Larry David and Danielle Crittenden are hardly what you’d call
outsiders to mass media.
Will professionalization turn
blogging into media-as-usual? Or will the idiosyncratic voice of the
lone blogger prevail? Elizabeth Spiers thinks that both statements are
true. After she left Gawker, she learned about the power of the
first-mover advantage the hard way, by trying to repeat her success.

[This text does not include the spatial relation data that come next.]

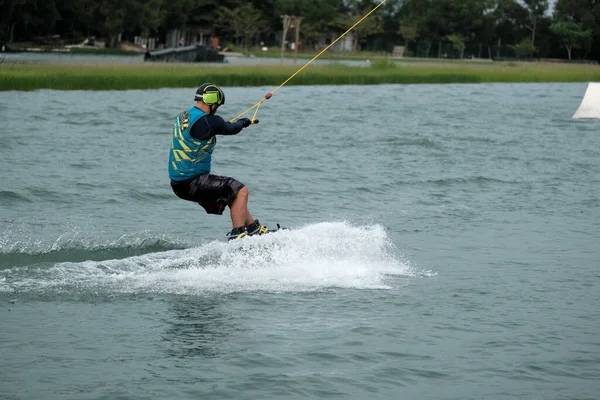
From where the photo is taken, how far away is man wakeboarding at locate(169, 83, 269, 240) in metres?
11.7

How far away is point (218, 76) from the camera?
155ft

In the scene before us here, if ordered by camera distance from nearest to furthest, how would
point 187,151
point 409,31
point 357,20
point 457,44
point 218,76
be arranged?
point 187,151, point 218,76, point 457,44, point 409,31, point 357,20

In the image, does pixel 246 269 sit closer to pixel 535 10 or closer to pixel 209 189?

Last year, she spent three months launching eight media-gossip sites
for Mediabistro, a career-development site for journalists. They
amassed an impressive 1 million page views a month, a healthy amount,
but hardly Gawker-class. Then in January, Spiers jumped back into the
blog pool with a splash, announcing that she was launching her own blog
empire.
When I call her, she is at her desk in her new
company’s offices in Tribeca. She’s being backed by two angel
investors—Carter Burden, head of the Webhosting company Logicworks, and
Justin Smith, president of The Week, a news magazine. Their first blog,
launching in March, will be called Dealbreaker, and devoted to Wall
Street gossip. Her advertisers would be? “For Wall Street? Pretty much
everybody,” she says. “It’s a high-income demographic, pretty
attractive.” The start-up money lets her pay for a full-time blogging
staff, which she’ll need since she wants her writers to actually do
reporting and break news. And this, she argues, is the future of the
professional blogosphere.
“It’ll be more like the mainstream
media, really,” she adds. “Blogging is increasingly becoming a survival
of the fittest—and that all boils down to who has the best content. The
blogs that are going to stand out are the ones who break news and have
credibility.” Plus, it can’t hurt that Wall Street scuttlebutt is one
of the last truly huge unfilled niches in the Manhattan blogosphere.
“This is a business, and we’ll build business infrastructure from the
get-go.” The age of the blog moguls is here. For Pete Rojas, blogging
paid off handsomely. Last fall, AOL bought Weblogs, Inc., which
includes his blog Engadget, for $25 million. “I didn’t intend to become
a millionaire,” says Rojas, “but I wound up there anyway.”